» 提示本文:
* * *

あそびは芸術! - SHIBUYA PIXEL ART 2018(シブヤピクセルアート2018)

ABOUT

SHIBUYA PIXEL ART2018

シブヤピクセルアート2018について

シブヤピクセルアート2018 開催にあたり

「ピクセアート」は、もはやデジタル画面の中を飛び出し、新しい視覚体験とともに「空間」そして「体験」として、現実世界で触れることのできる存在になりつつある。それは、最先端テクノロジーを駆使し、直感的に対話するデジタルアートとは対照的に映る。本イベントは、本来デジタル画面の中の「ピクセルアート」を、「ビットバレー」と呼ばれるここ渋谷で、かつてないほどダイナミックな手法で、リアルな街に引っぱり出し、その意味を問う「試み」である。

「ピクセルアート」とその可能性

「ピクセルアート」は、コンピューターの機能的な制約のもと生まれ、現在でも表現技法のひとつとして愛されている。本来、ピクセルアートの一般的な定義は、「画像を構成する最小要素としてのドット(ピクセル)が視認できる程度の解像度で描かれた作品」または、「升目に色彩を配置し構成される画像」とされる。

* * *

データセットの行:
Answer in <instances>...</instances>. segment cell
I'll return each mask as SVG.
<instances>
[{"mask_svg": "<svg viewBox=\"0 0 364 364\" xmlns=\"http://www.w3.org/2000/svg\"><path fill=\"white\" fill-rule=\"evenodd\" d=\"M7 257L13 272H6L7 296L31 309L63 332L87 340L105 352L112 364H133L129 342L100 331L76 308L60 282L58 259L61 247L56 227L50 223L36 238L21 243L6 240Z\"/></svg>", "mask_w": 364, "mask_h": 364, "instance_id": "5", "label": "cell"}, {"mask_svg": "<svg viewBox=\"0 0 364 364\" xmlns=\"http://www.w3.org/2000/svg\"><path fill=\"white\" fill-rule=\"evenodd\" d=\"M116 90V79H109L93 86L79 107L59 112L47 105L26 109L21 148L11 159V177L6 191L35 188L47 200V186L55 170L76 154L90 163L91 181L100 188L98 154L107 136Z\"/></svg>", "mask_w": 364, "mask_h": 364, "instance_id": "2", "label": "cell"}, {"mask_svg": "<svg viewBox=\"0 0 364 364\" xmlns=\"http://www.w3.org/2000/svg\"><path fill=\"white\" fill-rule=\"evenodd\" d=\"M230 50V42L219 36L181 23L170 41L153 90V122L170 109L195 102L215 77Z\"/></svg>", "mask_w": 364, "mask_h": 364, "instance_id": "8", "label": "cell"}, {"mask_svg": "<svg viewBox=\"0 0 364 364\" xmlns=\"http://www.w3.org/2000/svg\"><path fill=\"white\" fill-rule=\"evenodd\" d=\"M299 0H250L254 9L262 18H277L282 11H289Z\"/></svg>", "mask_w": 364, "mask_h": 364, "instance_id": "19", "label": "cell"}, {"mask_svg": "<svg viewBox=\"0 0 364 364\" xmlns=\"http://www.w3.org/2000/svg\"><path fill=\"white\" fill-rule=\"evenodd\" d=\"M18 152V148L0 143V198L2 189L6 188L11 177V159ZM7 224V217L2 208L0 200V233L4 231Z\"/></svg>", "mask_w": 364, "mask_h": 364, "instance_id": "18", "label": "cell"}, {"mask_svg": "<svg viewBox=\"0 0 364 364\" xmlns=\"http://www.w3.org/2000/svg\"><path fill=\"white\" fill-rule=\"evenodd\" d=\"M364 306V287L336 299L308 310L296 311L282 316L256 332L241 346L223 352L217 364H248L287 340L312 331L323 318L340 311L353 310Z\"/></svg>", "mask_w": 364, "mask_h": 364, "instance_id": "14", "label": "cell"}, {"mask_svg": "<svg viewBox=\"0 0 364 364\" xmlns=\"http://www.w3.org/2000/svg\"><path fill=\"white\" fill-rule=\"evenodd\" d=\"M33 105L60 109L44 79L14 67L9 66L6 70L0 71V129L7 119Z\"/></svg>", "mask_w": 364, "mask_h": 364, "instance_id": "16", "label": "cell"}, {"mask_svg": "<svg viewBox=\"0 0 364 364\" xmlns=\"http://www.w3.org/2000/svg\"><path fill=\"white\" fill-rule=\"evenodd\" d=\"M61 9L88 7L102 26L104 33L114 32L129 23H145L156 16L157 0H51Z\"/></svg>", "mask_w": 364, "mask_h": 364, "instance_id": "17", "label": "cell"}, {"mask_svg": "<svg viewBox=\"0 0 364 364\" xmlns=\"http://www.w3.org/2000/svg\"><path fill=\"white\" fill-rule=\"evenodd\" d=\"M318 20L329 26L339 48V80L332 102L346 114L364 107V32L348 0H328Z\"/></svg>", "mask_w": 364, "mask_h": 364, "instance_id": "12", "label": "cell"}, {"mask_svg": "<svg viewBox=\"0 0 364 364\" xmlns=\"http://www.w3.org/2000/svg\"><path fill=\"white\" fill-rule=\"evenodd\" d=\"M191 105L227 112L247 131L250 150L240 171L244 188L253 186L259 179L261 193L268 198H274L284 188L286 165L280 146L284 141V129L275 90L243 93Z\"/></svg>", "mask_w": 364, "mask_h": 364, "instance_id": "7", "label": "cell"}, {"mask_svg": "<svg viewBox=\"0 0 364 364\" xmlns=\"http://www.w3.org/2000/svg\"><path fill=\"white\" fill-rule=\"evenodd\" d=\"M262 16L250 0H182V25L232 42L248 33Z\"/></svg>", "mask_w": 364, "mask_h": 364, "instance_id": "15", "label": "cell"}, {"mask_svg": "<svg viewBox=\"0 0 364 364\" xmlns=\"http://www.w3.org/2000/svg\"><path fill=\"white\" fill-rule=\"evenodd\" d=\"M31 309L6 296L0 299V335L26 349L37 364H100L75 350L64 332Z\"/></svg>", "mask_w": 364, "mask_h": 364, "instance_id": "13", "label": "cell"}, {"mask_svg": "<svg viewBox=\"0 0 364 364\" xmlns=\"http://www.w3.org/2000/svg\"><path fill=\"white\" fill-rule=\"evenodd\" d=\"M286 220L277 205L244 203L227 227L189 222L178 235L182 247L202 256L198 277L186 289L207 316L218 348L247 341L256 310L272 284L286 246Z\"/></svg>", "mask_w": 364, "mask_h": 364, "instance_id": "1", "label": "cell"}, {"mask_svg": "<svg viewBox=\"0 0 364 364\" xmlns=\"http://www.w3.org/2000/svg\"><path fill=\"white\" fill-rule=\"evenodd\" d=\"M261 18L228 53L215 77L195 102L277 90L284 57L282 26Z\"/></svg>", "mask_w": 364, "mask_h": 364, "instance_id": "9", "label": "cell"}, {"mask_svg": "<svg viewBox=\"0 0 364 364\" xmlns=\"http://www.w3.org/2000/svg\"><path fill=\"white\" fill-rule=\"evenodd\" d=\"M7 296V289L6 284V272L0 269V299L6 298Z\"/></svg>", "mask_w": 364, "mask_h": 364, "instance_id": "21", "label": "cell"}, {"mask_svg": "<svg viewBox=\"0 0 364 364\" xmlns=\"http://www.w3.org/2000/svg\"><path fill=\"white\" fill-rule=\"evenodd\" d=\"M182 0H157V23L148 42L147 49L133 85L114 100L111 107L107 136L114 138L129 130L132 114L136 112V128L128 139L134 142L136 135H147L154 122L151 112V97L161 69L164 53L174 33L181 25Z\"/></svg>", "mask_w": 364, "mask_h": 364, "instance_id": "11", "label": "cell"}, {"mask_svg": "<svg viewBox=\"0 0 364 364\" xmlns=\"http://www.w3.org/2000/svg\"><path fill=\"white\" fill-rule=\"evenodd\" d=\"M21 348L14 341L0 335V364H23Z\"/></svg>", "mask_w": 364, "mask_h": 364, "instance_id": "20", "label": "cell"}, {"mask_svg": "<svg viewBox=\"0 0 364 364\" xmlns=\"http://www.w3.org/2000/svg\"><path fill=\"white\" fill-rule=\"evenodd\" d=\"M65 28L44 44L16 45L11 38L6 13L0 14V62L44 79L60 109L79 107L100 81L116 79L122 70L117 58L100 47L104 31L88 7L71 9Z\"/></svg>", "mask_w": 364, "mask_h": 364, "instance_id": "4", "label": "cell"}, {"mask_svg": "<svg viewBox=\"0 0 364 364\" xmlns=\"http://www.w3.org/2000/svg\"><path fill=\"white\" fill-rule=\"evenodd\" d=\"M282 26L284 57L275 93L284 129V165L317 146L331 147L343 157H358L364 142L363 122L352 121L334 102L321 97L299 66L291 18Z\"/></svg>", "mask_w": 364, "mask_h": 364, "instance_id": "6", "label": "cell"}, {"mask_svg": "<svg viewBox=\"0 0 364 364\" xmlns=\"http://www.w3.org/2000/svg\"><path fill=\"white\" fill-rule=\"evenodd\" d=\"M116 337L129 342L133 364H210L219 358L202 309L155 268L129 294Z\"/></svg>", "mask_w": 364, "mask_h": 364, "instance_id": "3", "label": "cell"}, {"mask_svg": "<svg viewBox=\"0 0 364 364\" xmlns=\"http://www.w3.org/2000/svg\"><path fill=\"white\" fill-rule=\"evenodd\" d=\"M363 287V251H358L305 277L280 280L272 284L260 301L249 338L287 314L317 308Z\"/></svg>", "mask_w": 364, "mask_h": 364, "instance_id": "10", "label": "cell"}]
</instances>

* * *

シブヤピクセルアート2018に関する本文から、「シブヤピクセルアート2018 開催にあたり」から「の意味を問う「試み」である。」までのすべてを一字一句そのまま引用してください。

シブヤピクセルアート2018 開催にあたり

「ピクセアート」は、もはやデジタル画面の中を飛び出し、新しい視覚体験とともに「空間」そして「体験」として、現実世界で触れることのできる存在になりつつある。それは、最先端テクノロジーを駆使し、直感的に対話するデジタルアートとは対照的に映る。本イベントは、本来デジタル画面の中の「ピクセルアート」を、「ビットバレー」と呼ばれるここ渋谷で、かつてないほどダイナミックな手法で、リアルな街に引っぱり出し、その意味を問う「試み」である。